> _RECORDED INFORMATION_:

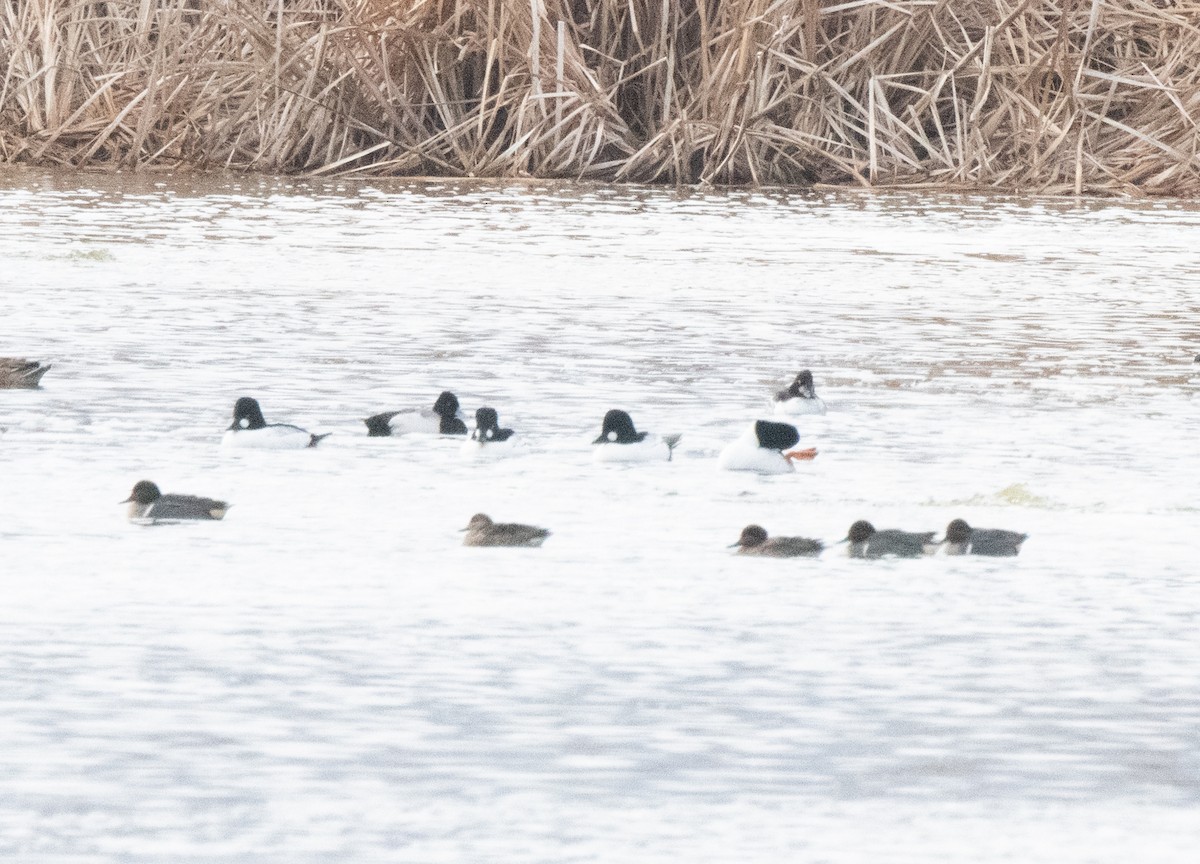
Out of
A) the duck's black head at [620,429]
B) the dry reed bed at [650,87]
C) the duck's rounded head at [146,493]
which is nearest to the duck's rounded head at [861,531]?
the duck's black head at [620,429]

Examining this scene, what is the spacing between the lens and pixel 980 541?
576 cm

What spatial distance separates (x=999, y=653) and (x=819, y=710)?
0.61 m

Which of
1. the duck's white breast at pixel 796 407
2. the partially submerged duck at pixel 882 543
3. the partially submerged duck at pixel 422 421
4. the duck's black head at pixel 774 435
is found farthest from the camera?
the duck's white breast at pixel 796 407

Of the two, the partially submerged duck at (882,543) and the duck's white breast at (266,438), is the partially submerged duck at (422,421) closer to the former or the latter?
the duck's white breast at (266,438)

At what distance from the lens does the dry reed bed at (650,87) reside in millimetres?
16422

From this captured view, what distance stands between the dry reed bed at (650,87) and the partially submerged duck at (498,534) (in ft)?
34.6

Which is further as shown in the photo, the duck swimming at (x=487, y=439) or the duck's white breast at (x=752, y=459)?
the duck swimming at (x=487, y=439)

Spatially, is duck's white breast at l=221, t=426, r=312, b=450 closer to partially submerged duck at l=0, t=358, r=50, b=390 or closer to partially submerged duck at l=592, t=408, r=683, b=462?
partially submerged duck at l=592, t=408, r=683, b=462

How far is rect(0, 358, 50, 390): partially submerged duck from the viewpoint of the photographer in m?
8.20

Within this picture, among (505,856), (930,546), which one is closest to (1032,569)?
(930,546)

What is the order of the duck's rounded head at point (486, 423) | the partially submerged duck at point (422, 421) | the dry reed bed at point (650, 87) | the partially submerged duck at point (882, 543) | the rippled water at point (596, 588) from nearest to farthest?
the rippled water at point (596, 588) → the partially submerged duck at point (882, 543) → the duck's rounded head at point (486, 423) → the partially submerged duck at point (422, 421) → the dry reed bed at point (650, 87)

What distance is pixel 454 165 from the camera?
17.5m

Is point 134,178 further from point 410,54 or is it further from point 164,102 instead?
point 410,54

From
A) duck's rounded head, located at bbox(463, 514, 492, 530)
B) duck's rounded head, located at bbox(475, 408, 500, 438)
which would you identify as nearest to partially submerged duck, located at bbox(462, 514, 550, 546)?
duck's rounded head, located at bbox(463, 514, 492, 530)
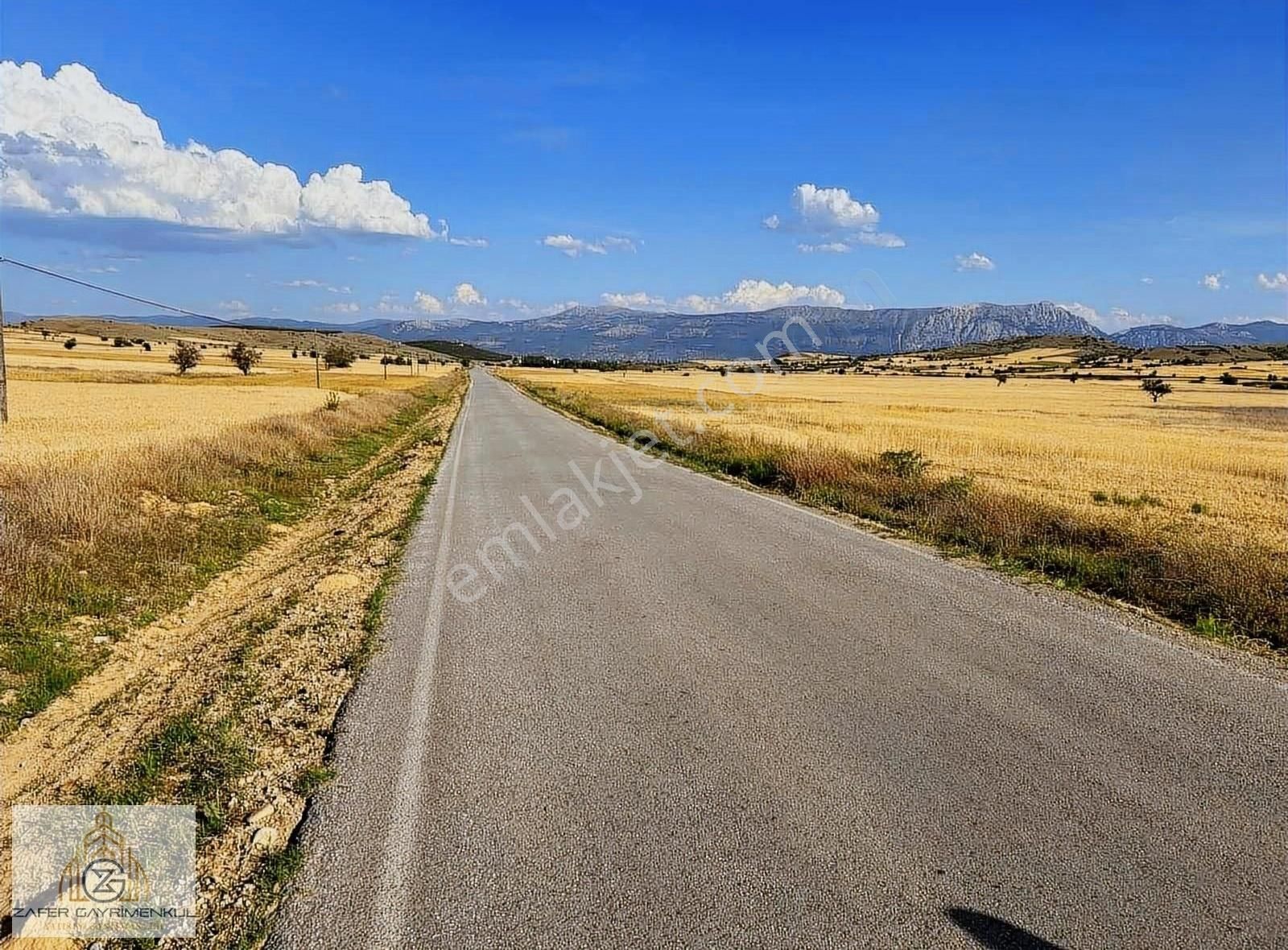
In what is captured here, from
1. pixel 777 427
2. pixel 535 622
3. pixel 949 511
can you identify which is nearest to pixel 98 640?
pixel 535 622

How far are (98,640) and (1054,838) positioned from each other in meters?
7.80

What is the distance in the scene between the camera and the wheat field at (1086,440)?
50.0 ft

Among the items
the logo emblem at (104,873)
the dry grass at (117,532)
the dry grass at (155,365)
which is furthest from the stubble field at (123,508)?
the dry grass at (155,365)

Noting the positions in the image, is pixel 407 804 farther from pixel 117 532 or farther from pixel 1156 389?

> _REQUIREMENTS_: Please copy out the lines from the one containing "Which is further" through the one containing "the rippled water at point (596, 588) →", both included, without changing a character.

> _TASK ANSWER_:
Which is further as shown in the photo, the duck swimming at (x=487, y=439) or the duck's white breast at (x=752, y=459)?
the duck swimming at (x=487, y=439)

Spatially, is duck's white breast at l=221, t=426, r=312, b=450 closer to partially submerged duck at l=0, t=358, r=50, b=390 or closer to partially submerged duck at l=592, t=408, r=683, b=462?
partially submerged duck at l=592, t=408, r=683, b=462

How far is rect(0, 358, 50, 390): partially submerged duck from the viewpoint of the photographer in m?
8.20

Within this picture, among (505,856), (930,546), which one is closest to (1032,569)?
(930,546)

What is the order of the duck's rounded head at point (486, 423) | the partially submerged duck at point (422, 421) | the dry reed bed at point (650, 87) | the partially submerged duck at point (882, 543) | the rippled water at point (596, 588) from nearest to farthest?
the rippled water at point (596, 588) → the partially submerged duck at point (882, 543) → the duck's rounded head at point (486, 423) → the partially submerged duck at point (422, 421) → the dry reed bed at point (650, 87)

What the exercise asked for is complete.